### Given data
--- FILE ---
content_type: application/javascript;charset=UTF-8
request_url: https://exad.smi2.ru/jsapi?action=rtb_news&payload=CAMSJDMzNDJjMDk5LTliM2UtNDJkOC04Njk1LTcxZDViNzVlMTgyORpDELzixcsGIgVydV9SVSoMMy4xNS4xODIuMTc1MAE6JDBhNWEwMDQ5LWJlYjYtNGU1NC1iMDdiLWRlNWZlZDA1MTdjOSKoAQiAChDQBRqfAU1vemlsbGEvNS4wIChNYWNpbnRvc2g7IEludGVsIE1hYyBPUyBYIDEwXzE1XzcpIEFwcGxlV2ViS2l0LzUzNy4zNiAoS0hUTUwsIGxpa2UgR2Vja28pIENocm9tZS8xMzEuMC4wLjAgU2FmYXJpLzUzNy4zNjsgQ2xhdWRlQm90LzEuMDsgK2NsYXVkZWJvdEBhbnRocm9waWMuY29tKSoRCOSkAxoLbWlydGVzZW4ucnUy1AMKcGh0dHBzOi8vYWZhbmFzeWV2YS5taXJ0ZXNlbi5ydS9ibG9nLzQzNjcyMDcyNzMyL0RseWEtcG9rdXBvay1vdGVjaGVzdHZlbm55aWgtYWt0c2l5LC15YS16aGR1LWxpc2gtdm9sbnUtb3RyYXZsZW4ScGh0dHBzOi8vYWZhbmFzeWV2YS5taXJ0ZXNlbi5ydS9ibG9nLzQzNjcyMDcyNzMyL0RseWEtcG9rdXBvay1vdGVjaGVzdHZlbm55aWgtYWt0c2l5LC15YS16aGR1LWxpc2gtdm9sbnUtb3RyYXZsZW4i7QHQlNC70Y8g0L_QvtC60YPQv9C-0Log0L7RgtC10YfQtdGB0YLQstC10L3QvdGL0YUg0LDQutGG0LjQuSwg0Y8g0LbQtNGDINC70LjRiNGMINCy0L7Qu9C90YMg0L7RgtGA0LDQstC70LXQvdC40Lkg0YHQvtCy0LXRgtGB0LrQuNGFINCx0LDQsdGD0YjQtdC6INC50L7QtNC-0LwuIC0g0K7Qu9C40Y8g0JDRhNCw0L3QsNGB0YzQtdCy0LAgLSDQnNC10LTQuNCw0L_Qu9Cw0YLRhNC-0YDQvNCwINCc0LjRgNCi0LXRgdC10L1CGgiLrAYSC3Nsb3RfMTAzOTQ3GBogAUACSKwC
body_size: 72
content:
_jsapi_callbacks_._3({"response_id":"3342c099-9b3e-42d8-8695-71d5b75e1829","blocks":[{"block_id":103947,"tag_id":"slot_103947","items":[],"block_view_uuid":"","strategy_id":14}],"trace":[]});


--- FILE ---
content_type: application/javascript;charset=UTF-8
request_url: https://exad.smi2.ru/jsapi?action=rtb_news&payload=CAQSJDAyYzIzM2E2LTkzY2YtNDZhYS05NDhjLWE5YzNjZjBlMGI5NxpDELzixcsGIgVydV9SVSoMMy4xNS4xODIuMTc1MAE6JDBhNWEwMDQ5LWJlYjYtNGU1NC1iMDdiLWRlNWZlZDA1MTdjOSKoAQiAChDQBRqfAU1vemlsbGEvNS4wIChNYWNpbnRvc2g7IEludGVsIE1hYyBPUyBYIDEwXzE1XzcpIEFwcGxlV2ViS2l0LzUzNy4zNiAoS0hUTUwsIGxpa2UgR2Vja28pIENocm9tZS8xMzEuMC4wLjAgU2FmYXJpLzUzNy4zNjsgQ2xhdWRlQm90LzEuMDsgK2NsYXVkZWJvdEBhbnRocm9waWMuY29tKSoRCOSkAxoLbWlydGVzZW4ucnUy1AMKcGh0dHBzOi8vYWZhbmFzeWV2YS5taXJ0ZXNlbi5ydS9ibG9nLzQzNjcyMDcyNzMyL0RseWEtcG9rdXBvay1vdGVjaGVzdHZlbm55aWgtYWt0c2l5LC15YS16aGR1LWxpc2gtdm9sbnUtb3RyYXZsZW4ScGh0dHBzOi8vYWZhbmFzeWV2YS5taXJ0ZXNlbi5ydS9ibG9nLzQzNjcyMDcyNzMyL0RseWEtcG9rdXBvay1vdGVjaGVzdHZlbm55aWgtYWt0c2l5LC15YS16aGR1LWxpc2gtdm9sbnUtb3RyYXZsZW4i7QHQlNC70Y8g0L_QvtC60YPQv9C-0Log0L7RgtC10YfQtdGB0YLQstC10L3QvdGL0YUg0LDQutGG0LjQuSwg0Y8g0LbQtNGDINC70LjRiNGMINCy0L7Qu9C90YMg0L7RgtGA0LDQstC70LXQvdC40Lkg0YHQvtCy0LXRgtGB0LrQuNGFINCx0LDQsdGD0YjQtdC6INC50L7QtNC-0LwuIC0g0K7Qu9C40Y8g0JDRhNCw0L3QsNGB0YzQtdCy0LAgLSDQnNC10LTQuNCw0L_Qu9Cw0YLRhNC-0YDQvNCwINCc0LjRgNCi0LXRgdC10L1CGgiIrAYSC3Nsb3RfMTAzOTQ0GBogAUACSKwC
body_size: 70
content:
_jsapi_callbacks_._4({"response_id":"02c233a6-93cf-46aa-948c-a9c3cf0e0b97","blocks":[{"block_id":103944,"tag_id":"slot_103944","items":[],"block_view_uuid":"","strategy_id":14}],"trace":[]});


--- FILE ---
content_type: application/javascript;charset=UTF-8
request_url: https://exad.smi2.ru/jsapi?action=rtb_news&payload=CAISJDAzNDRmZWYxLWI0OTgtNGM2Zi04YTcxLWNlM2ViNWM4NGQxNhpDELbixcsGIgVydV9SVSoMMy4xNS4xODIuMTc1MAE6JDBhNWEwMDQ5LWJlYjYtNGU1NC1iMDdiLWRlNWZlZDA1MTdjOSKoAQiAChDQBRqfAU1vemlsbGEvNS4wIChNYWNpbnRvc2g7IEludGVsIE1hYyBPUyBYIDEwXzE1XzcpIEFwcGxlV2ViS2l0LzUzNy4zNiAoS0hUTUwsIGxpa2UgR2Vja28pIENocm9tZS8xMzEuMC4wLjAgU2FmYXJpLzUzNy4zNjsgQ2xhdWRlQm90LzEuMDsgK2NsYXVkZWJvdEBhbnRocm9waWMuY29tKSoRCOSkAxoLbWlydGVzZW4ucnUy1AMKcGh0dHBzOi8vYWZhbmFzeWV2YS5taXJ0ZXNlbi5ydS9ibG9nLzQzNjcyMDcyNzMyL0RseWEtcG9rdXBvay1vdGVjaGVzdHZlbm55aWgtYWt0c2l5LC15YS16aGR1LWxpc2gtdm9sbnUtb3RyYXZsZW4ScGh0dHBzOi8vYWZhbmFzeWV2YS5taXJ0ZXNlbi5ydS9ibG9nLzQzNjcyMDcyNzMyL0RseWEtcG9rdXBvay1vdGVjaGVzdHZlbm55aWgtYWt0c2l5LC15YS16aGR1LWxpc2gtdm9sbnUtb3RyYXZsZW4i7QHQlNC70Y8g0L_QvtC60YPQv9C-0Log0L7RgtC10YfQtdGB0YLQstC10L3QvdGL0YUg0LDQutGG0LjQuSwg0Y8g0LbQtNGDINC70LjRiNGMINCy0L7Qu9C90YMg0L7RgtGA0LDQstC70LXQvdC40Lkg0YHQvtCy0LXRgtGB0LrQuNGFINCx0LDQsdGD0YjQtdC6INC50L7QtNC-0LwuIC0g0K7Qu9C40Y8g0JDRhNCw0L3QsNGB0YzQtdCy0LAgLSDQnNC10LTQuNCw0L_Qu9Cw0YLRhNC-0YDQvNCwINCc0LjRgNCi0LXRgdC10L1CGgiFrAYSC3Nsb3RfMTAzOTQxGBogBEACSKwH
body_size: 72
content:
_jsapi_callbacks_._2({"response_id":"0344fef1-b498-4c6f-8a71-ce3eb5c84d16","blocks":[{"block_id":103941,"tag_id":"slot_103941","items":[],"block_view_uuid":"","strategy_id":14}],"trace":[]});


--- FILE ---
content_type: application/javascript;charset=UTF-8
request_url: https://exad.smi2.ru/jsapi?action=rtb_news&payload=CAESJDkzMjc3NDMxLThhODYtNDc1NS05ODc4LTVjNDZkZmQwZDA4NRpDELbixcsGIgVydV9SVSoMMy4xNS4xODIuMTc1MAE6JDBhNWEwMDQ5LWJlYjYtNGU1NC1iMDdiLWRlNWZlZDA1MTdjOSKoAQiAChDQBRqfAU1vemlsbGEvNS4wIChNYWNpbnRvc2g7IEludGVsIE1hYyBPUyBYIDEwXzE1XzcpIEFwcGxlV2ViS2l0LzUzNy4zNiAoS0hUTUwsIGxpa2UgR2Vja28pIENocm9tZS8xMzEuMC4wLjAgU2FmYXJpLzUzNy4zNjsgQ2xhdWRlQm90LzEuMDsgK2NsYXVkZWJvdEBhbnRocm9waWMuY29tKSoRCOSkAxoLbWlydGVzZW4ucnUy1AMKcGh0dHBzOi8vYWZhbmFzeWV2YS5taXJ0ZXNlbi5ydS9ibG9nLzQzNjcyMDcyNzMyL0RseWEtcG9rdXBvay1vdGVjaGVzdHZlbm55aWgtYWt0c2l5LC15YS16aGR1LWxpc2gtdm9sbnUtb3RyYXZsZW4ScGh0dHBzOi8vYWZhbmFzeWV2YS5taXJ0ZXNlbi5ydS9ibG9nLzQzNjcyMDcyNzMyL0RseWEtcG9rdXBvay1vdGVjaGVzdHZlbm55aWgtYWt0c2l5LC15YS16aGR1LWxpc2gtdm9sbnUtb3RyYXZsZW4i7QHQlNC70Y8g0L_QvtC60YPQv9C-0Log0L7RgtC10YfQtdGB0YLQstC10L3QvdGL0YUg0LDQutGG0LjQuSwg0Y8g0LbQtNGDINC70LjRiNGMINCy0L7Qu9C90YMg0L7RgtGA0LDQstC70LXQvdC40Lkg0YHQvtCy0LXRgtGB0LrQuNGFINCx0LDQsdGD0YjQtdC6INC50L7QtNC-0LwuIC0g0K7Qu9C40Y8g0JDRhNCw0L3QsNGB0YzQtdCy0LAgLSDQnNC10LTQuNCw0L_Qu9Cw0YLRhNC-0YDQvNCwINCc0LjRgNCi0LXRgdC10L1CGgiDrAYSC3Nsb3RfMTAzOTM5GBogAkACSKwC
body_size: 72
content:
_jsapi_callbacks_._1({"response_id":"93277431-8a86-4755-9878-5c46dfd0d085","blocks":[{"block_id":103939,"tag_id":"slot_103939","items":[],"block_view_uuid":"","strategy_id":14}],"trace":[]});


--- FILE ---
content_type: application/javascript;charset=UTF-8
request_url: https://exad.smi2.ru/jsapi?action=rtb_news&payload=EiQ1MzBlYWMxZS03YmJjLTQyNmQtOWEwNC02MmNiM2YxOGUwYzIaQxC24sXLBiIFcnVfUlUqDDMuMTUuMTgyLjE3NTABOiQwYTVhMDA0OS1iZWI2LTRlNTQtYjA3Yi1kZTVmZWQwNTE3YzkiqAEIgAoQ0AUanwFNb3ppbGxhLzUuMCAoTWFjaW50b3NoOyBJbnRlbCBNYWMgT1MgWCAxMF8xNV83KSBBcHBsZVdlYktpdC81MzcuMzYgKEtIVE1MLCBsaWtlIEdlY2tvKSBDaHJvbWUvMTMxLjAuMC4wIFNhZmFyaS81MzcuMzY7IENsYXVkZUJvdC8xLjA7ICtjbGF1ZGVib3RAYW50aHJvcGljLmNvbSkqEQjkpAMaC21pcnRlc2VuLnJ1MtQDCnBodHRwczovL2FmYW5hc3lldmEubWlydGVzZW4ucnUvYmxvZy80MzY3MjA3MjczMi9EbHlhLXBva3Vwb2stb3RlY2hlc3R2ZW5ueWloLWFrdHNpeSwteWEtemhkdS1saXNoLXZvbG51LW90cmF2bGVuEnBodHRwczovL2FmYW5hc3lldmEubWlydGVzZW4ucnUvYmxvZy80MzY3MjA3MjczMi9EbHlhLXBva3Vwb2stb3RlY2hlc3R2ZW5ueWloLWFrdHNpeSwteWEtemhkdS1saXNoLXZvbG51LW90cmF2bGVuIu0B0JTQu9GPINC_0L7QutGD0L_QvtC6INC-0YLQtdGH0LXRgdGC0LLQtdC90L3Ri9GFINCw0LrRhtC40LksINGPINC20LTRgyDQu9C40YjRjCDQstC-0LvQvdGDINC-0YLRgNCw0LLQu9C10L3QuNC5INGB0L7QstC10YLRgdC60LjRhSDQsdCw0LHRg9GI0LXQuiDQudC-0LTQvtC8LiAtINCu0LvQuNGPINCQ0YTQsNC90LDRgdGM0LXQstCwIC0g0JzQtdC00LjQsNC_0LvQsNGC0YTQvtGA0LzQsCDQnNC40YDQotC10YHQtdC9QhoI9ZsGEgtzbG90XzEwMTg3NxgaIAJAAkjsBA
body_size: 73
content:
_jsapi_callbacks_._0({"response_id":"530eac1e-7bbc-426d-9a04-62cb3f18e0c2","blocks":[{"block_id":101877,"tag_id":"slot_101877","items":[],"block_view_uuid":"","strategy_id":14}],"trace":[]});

==

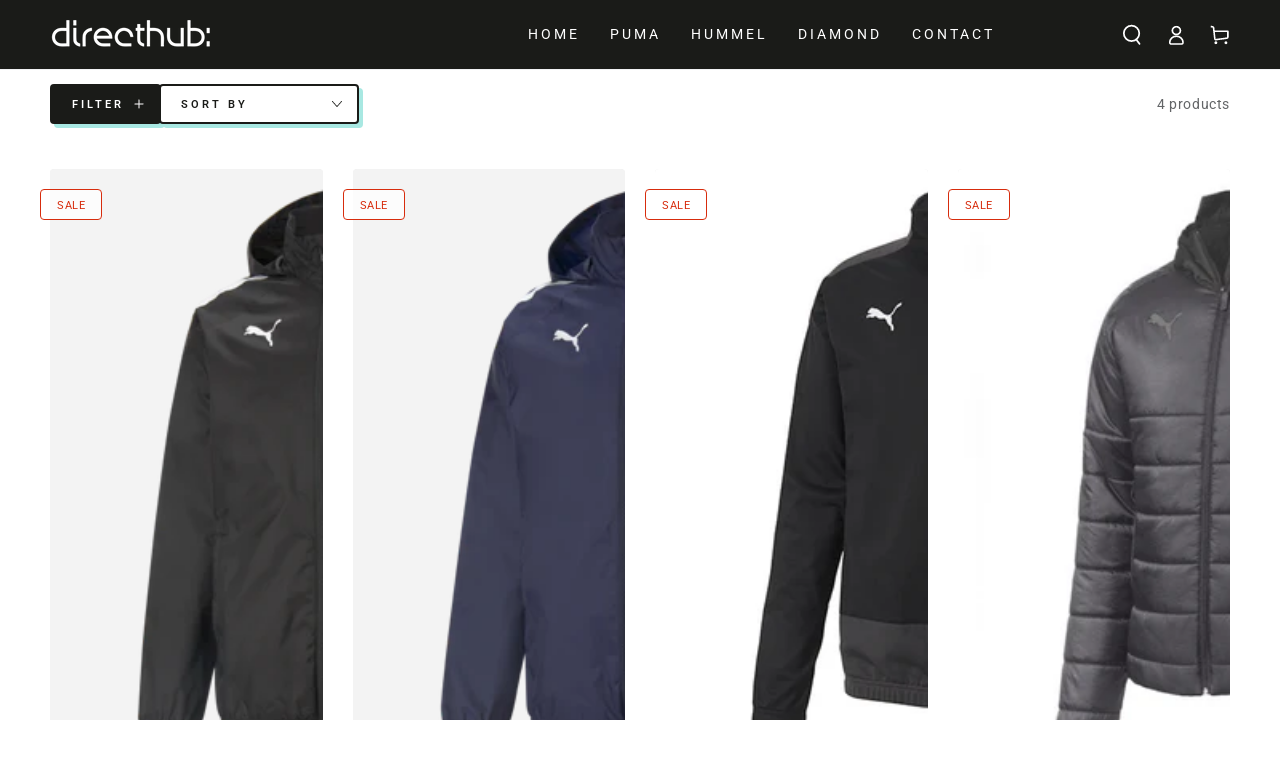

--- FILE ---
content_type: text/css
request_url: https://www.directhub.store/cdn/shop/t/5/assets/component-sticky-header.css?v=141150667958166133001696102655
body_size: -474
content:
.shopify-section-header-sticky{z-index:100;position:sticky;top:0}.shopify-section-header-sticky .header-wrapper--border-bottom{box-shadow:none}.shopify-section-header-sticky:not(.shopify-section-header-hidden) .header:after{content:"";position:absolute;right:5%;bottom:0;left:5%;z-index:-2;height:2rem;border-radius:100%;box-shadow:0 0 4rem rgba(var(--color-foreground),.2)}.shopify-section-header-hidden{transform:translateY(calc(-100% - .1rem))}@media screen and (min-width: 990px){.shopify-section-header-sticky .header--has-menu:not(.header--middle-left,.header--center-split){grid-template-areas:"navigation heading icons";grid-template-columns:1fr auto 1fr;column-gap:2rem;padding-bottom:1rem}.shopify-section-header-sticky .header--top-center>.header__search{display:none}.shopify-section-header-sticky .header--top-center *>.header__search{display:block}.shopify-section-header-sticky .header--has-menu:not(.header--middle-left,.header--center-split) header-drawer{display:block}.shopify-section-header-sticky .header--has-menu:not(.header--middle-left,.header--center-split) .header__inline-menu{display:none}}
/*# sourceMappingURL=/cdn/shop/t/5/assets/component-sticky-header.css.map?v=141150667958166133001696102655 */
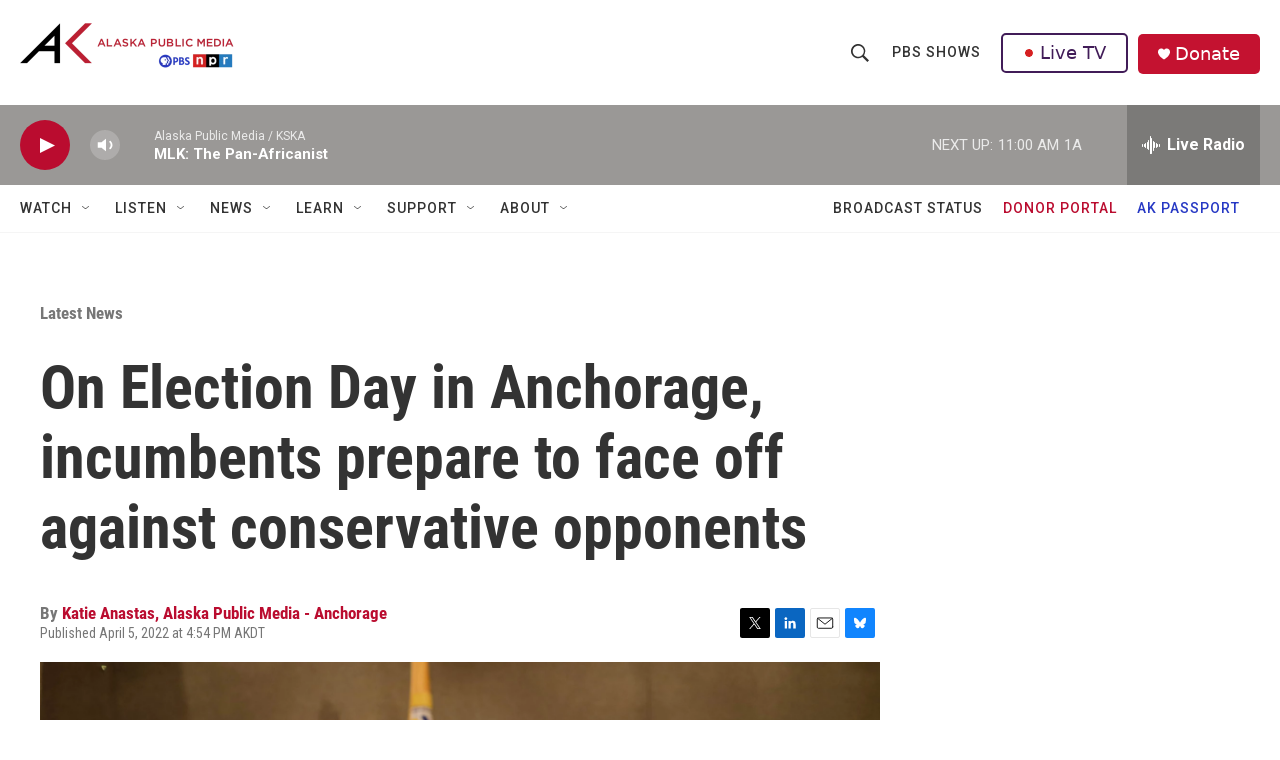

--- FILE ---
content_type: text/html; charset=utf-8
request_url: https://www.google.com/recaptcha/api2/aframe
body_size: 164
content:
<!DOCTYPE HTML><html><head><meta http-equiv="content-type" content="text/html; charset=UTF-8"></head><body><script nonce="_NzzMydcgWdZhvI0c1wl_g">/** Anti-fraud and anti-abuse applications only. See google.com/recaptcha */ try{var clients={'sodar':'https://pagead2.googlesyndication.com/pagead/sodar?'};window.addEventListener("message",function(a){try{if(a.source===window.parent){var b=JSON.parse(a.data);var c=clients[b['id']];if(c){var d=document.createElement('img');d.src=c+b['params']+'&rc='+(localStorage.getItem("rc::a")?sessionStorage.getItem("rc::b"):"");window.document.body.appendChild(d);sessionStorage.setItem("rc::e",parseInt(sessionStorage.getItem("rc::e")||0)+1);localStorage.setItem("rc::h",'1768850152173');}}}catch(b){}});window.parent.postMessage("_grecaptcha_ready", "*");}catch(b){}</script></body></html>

---

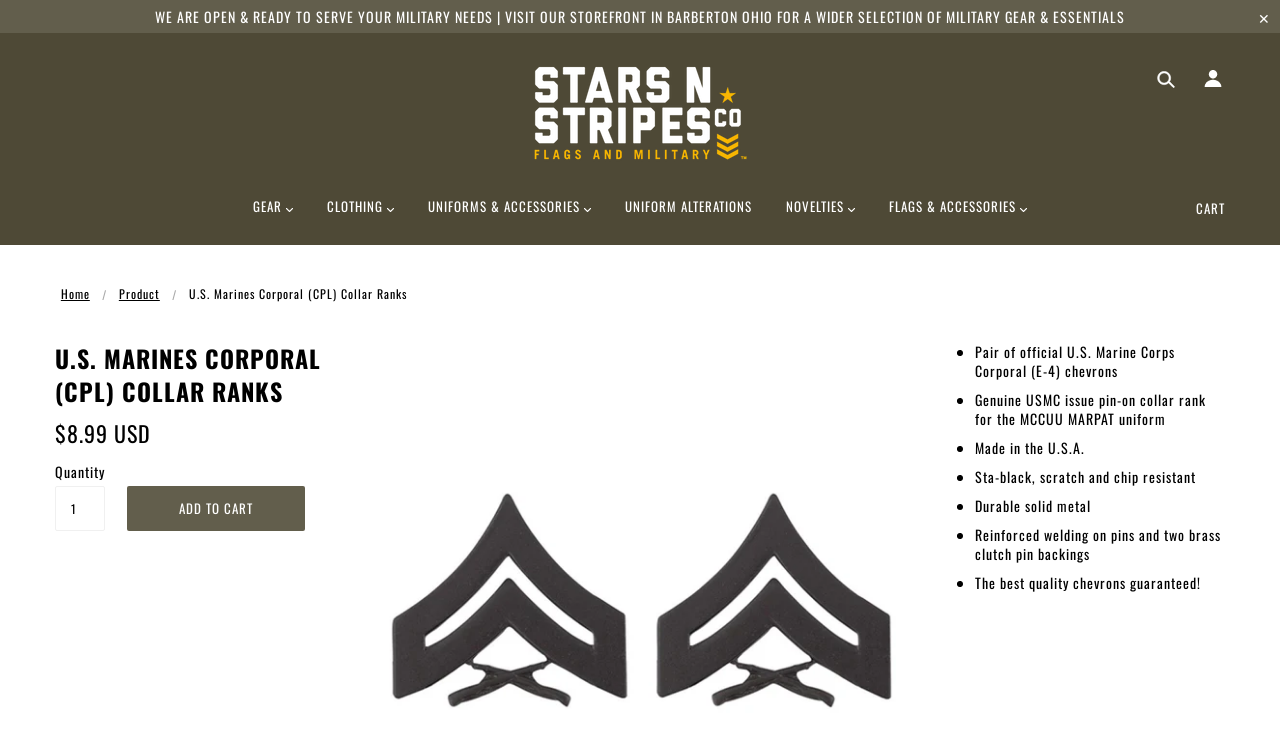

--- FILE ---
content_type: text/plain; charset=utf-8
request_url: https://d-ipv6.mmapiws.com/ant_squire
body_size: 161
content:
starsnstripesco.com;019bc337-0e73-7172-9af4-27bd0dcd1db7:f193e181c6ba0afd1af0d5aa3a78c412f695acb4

### The task
In the entries above, find each line with the word "header" and copy it.

### Reply to the exercise
request_url: https://www.directhub.store/cdn/shop/t/5/assets/component-sticky-header.css?v=141150667958166133001696102655
.shopify-section-header-sticky{z-index:100;position:sticky;top:0}.shopify-section-header-sticky .header-wrapper--border-bottom{box-shadow:none}.shopify-section-header-sticky:not(.shopify-section-header-hidden) .header:after{content:"";position:absolute;right:5%;bottom:0;left:5%;z-index:-2;height:2rem;border-radius:100%;box-shadow:0 0 4rem rgba(var(--color-foreground),.2)}.shopify-section-header-hidden{transform:translateY(calc(-100% - .1rem))}@media screen and (min-width: 990px){.shopify-section-header-sticky .header--has-menu:not(.header--middle-left,.header--center-split){grid-template-areas:"navigation heading icons";grid-template-columns:1fr auto 1fr;column-gap:2rem;padding-bottom:1rem}.shopify-section-header-sticky .header--top-center>.header__search{display:none}.shopify-section-header-sticky .header--top-center *>.header__search{display:block}.shopify-section-header-sticky .header--has-menu:not(.header--middle-left,.header--center-split) header-drawer{display:block}.shopify-section-header-sticky .header--has-menu:not(.header--middle-left,.header--center-split) .header__inline-menu{display:none}}
/*# sourceMappingURL=/cdn/shop/t/5/assets/component-sticky-header.css.map?v=141150667958166133001696102655 */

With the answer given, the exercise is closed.